Partiamo come non si dovrebbe partire, e cioè con una precisazione. Qui non si parlerà del film di Emerald Fennell, ennesimo adattamento cinematografico di “Cime tempestose” di Emily Brontë, la recensione di Davide Spinelli per OndaCinema svolge alla perfezione il compito. Non si menzionerà nemmeno troppo il modo con cui si inserisce nell’intreccio e coopera con le immagini la colonna sonora dello stesso, firmata da una Charli XCX in recupero creativo dopo l’onda lunghissima della Brat-summer, con la conseguente affermazione mainstream. Precisazione però necessaria, a fronte di un commento sonoro che sì riflette gli avvenimenti ma sa anche staccarsene, emanando luce propria. Forse però sarebbe meglio dire oscurità propria: più vicina agli umori cupi che ne caratterizzarono i primi mixtape, per quanto adattati a un contesto cinematico, Aitchison realizza una delle collezioni più genuinamente pop del suo già fitto catalogo, ritrovando il filo di una scrittura raramente così melodica. Il dopo-“Brat” non poteva avvalersi di una rappresentazione più adeguata.
Niente di meglio di qualcosa che stravolga le aspettative poste per il seguito del disco-exploit della carriera di Aitchison, che aiuti a decomprimere e non porsi aspettative indebite.
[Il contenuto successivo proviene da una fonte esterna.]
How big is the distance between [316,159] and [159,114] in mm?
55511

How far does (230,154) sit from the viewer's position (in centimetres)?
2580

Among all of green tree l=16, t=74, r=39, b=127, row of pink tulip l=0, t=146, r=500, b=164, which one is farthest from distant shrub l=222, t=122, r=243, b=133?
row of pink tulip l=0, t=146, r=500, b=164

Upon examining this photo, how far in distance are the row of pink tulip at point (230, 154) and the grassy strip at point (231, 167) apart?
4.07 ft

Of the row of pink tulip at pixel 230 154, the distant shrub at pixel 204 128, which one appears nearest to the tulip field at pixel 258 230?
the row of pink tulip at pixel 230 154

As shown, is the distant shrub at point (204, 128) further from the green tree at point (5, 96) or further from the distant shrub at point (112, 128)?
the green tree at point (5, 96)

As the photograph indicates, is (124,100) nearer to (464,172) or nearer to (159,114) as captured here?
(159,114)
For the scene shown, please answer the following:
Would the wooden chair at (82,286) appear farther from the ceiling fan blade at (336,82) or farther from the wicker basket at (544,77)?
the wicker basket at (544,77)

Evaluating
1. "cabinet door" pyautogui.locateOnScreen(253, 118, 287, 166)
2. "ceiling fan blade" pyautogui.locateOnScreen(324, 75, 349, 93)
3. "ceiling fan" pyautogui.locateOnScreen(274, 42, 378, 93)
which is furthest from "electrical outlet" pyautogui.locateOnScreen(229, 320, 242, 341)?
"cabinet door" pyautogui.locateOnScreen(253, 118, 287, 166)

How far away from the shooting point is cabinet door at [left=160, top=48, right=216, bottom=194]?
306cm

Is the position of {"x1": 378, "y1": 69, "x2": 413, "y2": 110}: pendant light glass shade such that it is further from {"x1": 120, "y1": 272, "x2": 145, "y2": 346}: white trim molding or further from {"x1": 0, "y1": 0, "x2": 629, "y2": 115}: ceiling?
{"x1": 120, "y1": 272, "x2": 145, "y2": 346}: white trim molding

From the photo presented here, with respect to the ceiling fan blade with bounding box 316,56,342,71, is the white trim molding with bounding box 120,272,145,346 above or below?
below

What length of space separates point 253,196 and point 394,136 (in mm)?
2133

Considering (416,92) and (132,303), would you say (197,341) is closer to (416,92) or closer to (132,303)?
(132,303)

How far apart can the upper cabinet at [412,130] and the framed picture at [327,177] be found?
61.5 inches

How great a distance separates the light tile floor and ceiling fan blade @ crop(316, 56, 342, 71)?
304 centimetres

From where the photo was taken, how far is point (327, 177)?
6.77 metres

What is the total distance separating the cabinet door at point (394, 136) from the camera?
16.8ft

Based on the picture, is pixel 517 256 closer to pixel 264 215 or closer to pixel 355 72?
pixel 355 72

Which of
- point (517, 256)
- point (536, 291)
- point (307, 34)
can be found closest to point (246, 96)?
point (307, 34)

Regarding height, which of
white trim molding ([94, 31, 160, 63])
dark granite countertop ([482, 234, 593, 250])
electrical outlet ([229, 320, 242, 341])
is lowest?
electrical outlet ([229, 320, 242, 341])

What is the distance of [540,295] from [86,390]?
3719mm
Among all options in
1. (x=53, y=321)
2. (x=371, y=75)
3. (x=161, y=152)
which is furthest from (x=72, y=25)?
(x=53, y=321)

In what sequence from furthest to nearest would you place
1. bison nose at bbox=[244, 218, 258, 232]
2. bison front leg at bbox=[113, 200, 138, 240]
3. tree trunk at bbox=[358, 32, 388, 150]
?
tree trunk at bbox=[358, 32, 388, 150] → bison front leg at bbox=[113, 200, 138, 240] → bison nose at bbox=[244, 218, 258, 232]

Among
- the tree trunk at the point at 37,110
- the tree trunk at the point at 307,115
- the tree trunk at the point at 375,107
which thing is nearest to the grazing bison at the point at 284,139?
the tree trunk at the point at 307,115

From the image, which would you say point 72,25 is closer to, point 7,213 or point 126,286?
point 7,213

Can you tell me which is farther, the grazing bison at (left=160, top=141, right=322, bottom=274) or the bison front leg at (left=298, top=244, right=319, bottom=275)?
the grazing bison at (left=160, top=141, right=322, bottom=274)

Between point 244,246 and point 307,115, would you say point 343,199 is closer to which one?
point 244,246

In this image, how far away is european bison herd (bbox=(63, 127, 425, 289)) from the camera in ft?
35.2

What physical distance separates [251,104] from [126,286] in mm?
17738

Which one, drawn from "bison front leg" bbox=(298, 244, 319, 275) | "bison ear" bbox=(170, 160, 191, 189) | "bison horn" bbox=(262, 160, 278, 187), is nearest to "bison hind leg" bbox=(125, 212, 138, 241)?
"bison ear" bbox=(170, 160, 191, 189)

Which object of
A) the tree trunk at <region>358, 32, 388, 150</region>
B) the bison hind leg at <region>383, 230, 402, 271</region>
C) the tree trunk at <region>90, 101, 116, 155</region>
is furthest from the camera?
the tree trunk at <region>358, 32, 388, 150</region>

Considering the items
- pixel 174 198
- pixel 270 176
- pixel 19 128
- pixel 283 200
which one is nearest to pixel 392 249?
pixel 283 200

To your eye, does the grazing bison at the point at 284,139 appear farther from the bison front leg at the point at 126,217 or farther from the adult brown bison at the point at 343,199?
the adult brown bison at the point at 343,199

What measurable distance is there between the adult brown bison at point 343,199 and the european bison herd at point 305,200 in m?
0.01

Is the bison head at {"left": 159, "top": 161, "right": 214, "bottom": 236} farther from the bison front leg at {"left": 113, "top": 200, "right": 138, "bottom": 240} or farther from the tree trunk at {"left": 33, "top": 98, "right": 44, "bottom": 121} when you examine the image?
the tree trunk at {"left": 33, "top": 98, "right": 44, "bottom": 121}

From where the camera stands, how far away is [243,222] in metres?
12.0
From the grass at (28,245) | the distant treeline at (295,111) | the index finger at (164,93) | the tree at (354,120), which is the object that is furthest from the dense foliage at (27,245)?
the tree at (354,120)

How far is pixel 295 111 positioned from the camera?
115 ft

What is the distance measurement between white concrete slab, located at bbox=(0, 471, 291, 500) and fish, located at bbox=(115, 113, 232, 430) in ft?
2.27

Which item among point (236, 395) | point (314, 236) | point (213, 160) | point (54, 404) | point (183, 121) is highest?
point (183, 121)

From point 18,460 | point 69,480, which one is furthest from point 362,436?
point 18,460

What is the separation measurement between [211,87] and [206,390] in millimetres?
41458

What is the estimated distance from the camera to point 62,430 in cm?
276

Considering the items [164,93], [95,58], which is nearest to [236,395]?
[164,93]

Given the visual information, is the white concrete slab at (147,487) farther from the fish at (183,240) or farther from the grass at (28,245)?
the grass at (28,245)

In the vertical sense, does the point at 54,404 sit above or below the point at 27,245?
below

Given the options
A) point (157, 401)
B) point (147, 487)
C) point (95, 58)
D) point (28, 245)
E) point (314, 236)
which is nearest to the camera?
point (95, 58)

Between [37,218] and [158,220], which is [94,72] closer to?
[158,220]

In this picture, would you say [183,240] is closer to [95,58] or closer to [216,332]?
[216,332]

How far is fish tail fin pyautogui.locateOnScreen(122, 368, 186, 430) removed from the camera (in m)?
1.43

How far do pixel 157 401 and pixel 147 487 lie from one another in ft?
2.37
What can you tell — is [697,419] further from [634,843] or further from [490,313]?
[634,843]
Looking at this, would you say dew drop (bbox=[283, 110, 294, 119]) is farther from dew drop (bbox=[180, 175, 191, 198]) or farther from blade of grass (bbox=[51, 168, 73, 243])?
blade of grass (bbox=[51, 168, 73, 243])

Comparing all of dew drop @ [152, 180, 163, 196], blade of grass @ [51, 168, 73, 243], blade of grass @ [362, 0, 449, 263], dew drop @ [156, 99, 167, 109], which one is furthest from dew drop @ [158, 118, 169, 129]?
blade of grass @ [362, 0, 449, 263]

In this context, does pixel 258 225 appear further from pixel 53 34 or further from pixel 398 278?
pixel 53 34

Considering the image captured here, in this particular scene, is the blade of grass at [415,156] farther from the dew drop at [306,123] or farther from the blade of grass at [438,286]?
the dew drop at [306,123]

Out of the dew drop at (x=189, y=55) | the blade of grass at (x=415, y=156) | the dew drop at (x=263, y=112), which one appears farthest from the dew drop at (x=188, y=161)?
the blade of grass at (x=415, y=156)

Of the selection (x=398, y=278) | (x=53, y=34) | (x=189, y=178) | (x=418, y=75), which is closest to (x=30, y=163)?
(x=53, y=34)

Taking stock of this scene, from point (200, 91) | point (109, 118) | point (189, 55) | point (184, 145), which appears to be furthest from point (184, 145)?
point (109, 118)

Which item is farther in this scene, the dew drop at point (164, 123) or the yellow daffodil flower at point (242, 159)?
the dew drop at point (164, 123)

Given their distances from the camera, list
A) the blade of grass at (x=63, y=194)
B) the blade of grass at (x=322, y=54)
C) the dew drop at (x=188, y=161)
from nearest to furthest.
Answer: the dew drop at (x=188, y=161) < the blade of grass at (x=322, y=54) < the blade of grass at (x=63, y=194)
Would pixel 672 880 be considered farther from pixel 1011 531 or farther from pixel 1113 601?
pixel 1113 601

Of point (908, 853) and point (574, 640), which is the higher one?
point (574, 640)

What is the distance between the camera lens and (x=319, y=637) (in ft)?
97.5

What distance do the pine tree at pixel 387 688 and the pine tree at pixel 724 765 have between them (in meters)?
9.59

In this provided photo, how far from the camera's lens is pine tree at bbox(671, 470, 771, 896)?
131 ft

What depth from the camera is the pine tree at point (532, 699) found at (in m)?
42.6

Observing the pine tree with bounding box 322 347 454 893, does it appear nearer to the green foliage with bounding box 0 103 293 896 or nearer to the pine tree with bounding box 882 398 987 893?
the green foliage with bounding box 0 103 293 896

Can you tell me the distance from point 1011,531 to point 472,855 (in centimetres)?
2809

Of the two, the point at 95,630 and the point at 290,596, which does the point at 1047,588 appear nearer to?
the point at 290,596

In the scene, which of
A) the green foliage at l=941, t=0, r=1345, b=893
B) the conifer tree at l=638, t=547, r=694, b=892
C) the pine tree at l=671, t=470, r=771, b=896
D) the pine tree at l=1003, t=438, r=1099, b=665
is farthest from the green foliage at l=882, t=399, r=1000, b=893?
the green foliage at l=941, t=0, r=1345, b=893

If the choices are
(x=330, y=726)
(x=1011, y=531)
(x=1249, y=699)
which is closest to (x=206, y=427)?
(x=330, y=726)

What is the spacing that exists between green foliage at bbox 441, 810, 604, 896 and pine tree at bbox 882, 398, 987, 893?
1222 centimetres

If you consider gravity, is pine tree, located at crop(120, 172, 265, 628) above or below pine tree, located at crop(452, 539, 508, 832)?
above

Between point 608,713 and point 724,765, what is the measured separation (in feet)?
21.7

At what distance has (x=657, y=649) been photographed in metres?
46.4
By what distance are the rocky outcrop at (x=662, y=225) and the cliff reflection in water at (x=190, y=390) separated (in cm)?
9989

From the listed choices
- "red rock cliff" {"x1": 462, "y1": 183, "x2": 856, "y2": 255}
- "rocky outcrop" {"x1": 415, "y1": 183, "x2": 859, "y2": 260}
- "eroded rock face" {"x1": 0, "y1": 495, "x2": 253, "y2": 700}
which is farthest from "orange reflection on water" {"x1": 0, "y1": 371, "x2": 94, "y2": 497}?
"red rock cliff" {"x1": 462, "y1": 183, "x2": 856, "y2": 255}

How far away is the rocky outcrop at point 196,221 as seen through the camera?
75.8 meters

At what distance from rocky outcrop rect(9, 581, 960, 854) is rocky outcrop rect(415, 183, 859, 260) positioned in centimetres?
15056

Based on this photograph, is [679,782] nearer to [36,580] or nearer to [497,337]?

Già da “House”, brano introduttivo scritto e interpretato assieme al leggendario John Cale, si parla un linguaggio del tutto diverso, fatto di striature e droni di archi, anticipazioni sostenute ed esplosioni inattese, spazi oscuri e volti in penombra, come se gli ectoplasmi della famiglia Earnshaw tornassero nuovamente a infestare gli spazi che hanno calcato. È un mood immersivo che l’autrice esplora con grande varietà di mezzi, sfruttando le grazie del comparto sonoro con tutta la caparbietà del caso: lo fa con i controtempi di “Wall Of Sound”, tesi a valorizzare una struttura sospesa tra rilascio e dannazione, lo enfatizza con la manipolazione sintetica di “Dying For You”, brano che riporta ai tempi di “True Romance” e “Sucker“, ribaltando la loro effervescenza giovanile sotto una prospettiva giocoforza più matura e dolorosa.
Dolore e passione, sentimenti onnicomprensivi e distruttivi, trovano qui il tramite narrativo che nell’adattamento di Fennell manca pressoché del tutto. Anche grazie a una vocalità che si sfronda di troppi filtri per esibire ancor meglio la propria vulnerabilità, la colonna sonora sfodera momenti di reale tensione, tanto nei momenti più lineari e d’impatto (“Chains Of Love” l’esempio più lampante) quanto negli scatti d’umore (le vibrazioni nervose di “Out Of Myself”), a contrassegnare gli snodi focali di una storia che, al netto della fama eterna del romanzo, qui vive anche in assenza del supporto visivo.
Problematico per il film probabilmente, molto meno per una collezione che non ha bisogno di un’estetica laccata per lasciare il segno. Certo un momento swiftiano (ebbene sì) quale “Seeing Things” rimane schiacciato dal peso dell’arrangiamento, troppo tonitruante per supportare un episodio lirico ben più delicato, si tratta però di un’eccezione, una parentesi che le venature dark-pop di “Eyes Of The World” (in compagnia di Sky Ferreira, che qui diventa presenza spettrale) ma soprattutto la dimensione magniloquente di “Funny Mouth” (strutturata perfettamente come gran finale bipartito) fanno dimenticare rapidamente.
C’era bisogno dell’ennesima riproposizione di “Cime tempestose”? La risposta è già insita nella domanda; fa piacere constatare che almeno una parte dell’intera operazione non sia da dimenticare.